Herkes yüzünü buraya dönmeli
Şırnak Ekoloji Platformu üyesi Ahmet Başak ekolojistlere, çevre derneklerine, demokratik kamuoyuna duyarlılık çağrısı yaparak şu ifadeleri kullandı. “İlimizde yaklaşık beş yıldır orman kıyımları yaşanıyor. Daima ‘özel güvenlik’ gerekçesi dile getiriliyordu ama gerçek niyetleri anlaşıldı artık. Yeraltındaki madenleri aramaya başladılar. Burada yıllardır yürütülen bir savaş var. Bu savaşta zararı en çok şu an yaşadığımız coğrafya görüyor. Savaşlarda ölü sayısını ve ekonomik zararı ön plana çıkarıyorlar ama doğanın aldığı zararı hiç kimse, hiçbir devlet dillendirmiyor. Dört yıl önceki Orman Genel Müdürlüğü’nün kaynaklarının verilerine göre Şırnak bölgesinin sadece %44’ü ormanlık bölgesiymiş. 2021’in sonlarında tekrar ölçüm yapılmış yedi ay içerisinde %8 kayıp meydana gelmiş. Şu anda da bu orman kıyımlarının ya da verilen zararın ne kadar olduğunu kimse bilmiyor. Çünkü Valilik 15 günde bir bölgede yasak kararı çıkarıyor. Bizim çağrımız şudur: Doğanın insanlara ihtiyacı yok fakat bütün canların doğaya ihtiyacı var. Batı illerinde yapılan orman kıyımlarına ya da doğa talanına refleks gösteriliyor ama söz konusu Kürdistan coğrafyası olduğu zaman kimse orman kıyımlarını görmek istemiyor. Doğa hepimizin, bu yüzden herkesten destek bekliyoruz. Böylece kısık sesleri bir araya getirip daha gür bir ses çıkarabiliriz.”

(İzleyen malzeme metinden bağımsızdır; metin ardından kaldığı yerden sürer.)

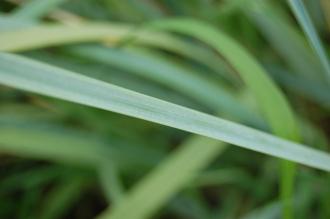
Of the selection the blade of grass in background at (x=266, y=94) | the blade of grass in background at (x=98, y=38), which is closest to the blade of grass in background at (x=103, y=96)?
the blade of grass in background at (x=266, y=94)

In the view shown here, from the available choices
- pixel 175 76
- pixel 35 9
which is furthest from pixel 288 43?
pixel 35 9

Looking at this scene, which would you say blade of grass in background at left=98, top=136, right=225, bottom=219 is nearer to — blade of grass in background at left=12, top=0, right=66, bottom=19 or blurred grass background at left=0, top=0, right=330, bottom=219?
blurred grass background at left=0, top=0, right=330, bottom=219

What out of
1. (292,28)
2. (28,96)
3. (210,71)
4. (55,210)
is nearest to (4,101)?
(28,96)

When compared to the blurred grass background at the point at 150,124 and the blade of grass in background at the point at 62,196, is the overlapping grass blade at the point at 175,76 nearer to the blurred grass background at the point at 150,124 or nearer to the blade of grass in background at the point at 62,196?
the blurred grass background at the point at 150,124

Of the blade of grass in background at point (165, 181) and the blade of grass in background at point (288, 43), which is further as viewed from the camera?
the blade of grass in background at point (288, 43)

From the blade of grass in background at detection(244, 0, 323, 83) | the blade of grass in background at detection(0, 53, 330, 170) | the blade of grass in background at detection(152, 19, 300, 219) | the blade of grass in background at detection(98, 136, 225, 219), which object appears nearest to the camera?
the blade of grass in background at detection(0, 53, 330, 170)

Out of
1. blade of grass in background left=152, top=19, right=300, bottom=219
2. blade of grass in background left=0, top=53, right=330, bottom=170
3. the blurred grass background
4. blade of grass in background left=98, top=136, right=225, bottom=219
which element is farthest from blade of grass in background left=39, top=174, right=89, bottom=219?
blade of grass in background left=0, top=53, right=330, bottom=170

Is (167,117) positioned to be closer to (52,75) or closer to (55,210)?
(52,75)
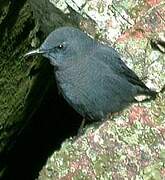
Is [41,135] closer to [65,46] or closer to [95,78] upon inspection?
[95,78]

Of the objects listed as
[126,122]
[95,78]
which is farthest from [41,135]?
[126,122]

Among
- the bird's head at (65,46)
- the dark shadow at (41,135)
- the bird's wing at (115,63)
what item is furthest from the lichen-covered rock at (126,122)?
the dark shadow at (41,135)

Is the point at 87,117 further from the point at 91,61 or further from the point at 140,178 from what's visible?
the point at 140,178

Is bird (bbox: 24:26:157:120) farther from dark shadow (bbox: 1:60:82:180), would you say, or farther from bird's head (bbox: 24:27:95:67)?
dark shadow (bbox: 1:60:82:180)

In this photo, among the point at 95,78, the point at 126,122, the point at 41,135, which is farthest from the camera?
the point at 41,135

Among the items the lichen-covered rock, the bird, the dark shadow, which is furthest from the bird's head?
the dark shadow

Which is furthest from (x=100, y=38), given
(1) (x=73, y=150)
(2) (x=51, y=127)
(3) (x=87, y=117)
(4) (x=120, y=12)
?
(2) (x=51, y=127)

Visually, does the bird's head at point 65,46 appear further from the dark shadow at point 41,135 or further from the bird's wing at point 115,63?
the dark shadow at point 41,135
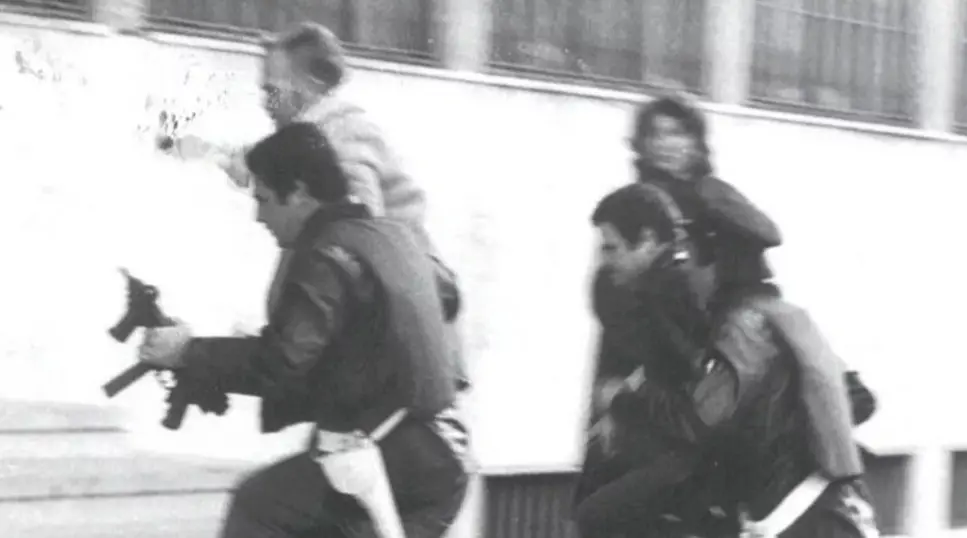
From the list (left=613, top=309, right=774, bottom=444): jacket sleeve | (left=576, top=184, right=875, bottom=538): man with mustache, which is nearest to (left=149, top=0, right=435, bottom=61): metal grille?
(left=576, top=184, right=875, bottom=538): man with mustache

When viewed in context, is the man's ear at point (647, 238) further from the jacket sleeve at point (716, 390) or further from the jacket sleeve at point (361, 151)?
the jacket sleeve at point (361, 151)

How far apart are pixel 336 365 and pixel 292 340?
0.14m

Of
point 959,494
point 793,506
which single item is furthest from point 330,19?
point 959,494

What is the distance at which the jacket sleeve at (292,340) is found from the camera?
5250mm

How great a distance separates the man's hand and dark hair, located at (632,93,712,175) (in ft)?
8.80

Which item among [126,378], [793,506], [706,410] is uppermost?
[126,378]

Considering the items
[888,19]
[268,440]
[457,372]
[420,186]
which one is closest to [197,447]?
[268,440]

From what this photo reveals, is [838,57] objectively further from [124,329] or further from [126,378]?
[126,378]

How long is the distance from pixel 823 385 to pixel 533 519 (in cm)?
182

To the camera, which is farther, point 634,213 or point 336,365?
point 634,213

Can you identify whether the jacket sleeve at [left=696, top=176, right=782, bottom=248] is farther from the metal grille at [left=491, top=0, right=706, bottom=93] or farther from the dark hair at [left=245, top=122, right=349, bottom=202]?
the dark hair at [left=245, top=122, right=349, bottom=202]

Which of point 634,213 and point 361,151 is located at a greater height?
point 361,151

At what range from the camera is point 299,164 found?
5672 mm

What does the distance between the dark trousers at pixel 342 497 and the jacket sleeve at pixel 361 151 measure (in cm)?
87
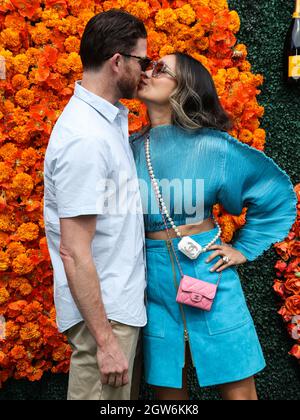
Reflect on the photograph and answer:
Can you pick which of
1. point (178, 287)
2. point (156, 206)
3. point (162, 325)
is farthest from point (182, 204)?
point (162, 325)

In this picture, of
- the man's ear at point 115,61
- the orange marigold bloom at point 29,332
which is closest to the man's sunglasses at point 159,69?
the man's ear at point 115,61

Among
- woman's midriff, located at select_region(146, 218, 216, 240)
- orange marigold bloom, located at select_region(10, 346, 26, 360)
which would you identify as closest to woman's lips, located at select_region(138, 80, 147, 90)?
woman's midriff, located at select_region(146, 218, 216, 240)

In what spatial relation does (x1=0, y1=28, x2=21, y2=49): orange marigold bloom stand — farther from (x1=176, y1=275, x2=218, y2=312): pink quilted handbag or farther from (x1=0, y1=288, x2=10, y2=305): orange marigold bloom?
(x1=176, y1=275, x2=218, y2=312): pink quilted handbag

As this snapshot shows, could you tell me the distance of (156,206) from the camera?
2141mm

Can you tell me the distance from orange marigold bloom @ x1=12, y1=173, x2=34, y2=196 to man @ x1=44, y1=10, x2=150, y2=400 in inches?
31.5

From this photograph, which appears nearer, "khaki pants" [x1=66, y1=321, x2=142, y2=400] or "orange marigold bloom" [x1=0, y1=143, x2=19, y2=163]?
"khaki pants" [x1=66, y1=321, x2=142, y2=400]

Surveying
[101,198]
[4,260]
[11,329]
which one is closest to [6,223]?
[4,260]

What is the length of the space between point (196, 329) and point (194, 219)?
0.45 meters

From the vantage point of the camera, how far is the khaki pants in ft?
6.26

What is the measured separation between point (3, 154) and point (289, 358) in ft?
7.11

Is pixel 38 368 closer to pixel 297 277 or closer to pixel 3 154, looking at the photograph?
pixel 3 154

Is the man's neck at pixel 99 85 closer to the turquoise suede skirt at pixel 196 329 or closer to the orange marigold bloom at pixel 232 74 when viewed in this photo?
the turquoise suede skirt at pixel 196 329

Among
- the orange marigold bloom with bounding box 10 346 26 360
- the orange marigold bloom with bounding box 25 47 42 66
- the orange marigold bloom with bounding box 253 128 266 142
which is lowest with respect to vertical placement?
→ the orange marigold bloom with bounding box 10 346 26 360

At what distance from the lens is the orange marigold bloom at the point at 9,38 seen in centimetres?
274
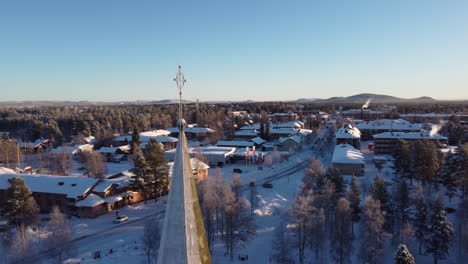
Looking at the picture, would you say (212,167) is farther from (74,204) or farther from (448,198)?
(448,198)

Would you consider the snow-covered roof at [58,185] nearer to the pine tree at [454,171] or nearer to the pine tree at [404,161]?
the pine tree at [404,161]

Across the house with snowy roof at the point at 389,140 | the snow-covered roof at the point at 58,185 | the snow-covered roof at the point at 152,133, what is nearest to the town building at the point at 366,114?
the house with snowy roof at the point at 389,140

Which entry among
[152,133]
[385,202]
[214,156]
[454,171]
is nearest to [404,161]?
[454,171]

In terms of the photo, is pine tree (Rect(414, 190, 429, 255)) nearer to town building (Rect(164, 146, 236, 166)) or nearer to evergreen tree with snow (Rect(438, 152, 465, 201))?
evergreen tree with snow (Rect(438, 152, 465, 201))

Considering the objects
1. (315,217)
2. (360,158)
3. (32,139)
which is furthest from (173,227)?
(32,139)

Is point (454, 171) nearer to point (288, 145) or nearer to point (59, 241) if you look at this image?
point (288, 145)

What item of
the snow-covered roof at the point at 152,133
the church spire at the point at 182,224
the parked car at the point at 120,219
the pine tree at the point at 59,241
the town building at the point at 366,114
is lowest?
the parked car at the point at 120,219
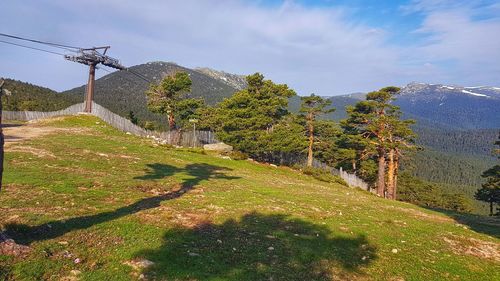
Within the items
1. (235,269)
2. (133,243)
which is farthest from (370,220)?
(133,243)

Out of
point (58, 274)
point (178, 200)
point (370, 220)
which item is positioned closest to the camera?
point (58, 274)

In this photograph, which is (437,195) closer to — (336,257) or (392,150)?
(392,150)

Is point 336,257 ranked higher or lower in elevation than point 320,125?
lower

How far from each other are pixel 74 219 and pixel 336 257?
27.2 feet

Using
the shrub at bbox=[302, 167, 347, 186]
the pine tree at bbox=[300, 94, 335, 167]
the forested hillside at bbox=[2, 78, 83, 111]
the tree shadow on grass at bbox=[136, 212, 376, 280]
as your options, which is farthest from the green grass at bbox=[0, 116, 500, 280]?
the forested hillside at bbox=[2, 78, 83, 111]

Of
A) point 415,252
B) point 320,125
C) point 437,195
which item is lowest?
point 437,195

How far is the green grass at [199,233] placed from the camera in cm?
999

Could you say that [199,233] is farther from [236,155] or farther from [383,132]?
[383,132]

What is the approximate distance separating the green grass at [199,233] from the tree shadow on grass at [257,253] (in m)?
0.04

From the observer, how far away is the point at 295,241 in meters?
13.3

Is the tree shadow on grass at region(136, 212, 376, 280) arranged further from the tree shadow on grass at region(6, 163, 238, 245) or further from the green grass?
the tree shadow on grass at region(6, 163, 238, 245)

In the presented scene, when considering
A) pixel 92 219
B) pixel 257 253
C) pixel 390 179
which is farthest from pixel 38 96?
pixel 257 253

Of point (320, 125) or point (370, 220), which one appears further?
point (320, 125)

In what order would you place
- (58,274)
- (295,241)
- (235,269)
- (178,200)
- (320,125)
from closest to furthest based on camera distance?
1. (58,274)
2. (235,269)
3. (295,241)
4. (178,200)
5. (320,125)
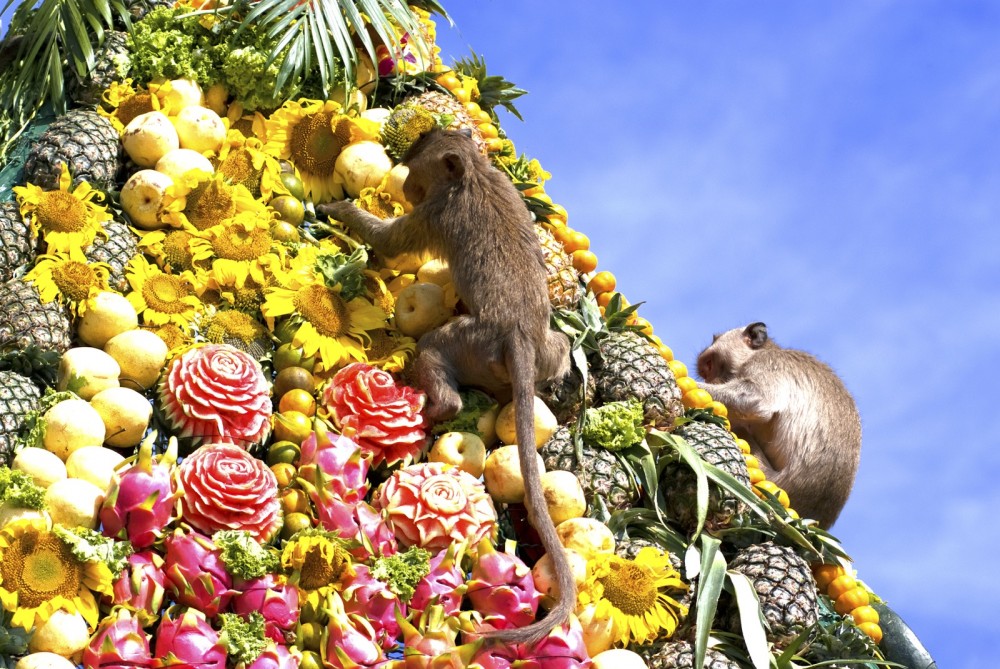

Şirnex Ekoloji Platformu: Sessiz kalmayın
Şirnex Ekoloji Platformu, Gabar Dağı ve çevresinde süren petrol ve maden arama çalışmalarının su kaynaklarını kirlettiğini ve doğal yaşamı tehdit ettiğini belirterek yazılı açıklama yaptı. Platform, özellikle Akçay ve Kızılsu köylerinde içme suyu kaynaklarının ya kuruduğunu ya da petrol atıklarıyla kirlendiğini vurguladı. Ayrıca, maden faaliyetlerinde kullanılan ağır metallerin yeraltı sularına karıştığı, doğaya atık su salındığı ve bu durumun tarımı, hayvancılığı ve insan sağlığını ciddi şekilde tehdit ettiği belirtildi. Açıklamada, Cûdî Dağı’ndaki Nerdûş Deresi’nin artık tatlı su olmaktan çıktığı, kömür aktığı ifade edilirken; Gabar, Cûdî ve Besta’da yapılan ağaç kesimlerinin de birer “ekokırım” olduğu kaydedildi. Platform, doğaya sahip çıkılması çağrısında bulunarak tüm kamuoyunu bu tahribata karşı harekete geçmeye davet etti.